* Work order
Set out exactly, line by line, the stretch of data below that begins at the line containing "Two threshold-setting approaches" and ends at the line containing "Given this setup, evaluate", with both ends kept.

--- Data provided Enclosed Below ---

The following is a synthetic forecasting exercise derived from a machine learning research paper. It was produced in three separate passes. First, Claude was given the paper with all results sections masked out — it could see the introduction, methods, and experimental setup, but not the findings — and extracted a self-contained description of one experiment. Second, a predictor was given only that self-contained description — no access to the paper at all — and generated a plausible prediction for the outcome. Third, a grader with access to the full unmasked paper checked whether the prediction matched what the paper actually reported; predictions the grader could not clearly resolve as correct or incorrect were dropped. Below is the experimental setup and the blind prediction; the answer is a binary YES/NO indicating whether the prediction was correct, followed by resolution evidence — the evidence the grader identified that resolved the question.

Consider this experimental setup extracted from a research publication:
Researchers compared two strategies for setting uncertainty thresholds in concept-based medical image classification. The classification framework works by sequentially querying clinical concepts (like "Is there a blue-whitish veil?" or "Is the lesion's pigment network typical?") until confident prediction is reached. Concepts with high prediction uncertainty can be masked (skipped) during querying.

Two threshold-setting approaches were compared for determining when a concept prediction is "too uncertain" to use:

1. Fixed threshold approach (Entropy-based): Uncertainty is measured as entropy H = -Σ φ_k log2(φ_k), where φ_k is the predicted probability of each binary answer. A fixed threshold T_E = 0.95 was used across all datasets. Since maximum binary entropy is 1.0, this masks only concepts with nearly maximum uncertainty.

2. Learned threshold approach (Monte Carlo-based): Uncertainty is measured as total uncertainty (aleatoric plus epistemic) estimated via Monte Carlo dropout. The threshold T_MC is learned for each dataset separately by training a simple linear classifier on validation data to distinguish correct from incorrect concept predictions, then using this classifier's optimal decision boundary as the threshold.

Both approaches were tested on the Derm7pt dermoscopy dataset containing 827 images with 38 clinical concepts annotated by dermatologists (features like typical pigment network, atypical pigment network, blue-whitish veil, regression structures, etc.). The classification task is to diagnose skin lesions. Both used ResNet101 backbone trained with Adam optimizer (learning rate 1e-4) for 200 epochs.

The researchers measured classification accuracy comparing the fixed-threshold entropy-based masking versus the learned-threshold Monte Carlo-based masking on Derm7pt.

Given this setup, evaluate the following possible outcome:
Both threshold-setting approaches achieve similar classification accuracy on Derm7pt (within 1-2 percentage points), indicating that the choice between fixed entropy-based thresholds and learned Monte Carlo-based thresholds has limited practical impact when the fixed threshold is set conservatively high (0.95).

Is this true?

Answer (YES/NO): NO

--- End of Enclosed Data provided ---

* Exercise output
Two threshold-setting approaches were compared for determining when a concept prediction is "too uncertain" to use:

1. Fixed threshold approach (Entropy-based): Uncertainty is measured as entropy H = -Σ φ_k log2(φ_k), where φ_k is the predicted probability of each binary answer. A fixed threshold T_E = 0.95 was used across all datasets. Since maximum binary entropy is 1.0, this masks only concepts with nearly maximum uncertainty.

2. Learned threshold approach (Monte Carlo-based): Uncertainty is measured as total uncertainty (aleatoric plus epistemic) estimated via Monte Carlo dropout. The threshold T_MC is learned for each dataset separately by training a simple linear classifier on validation data to distinguish correct from incorrect concept predictions, then using this classifier's optimal decision boundary as the threshold.

Both approaches were tested on the Derm7pt dermoscopy dataset containing 827 images with 38 clinical concepts annotated by dermatologists (features like typical pigment network, atypical pigment network, blue-whitish veil, regression structures, etc.). The classification task is to diagnose skin lesions. Both used ResNet101 backbone trained with Adam optimizer (learning rate 1e-4) for 200 epochs.

The researchers measured classification accuracy comparing the fixed-threshold entropy-based masking versus the learned-threshold Monte Carlo-based masking on Derm7pt.

Given this setup, evaluate the following possible outcome:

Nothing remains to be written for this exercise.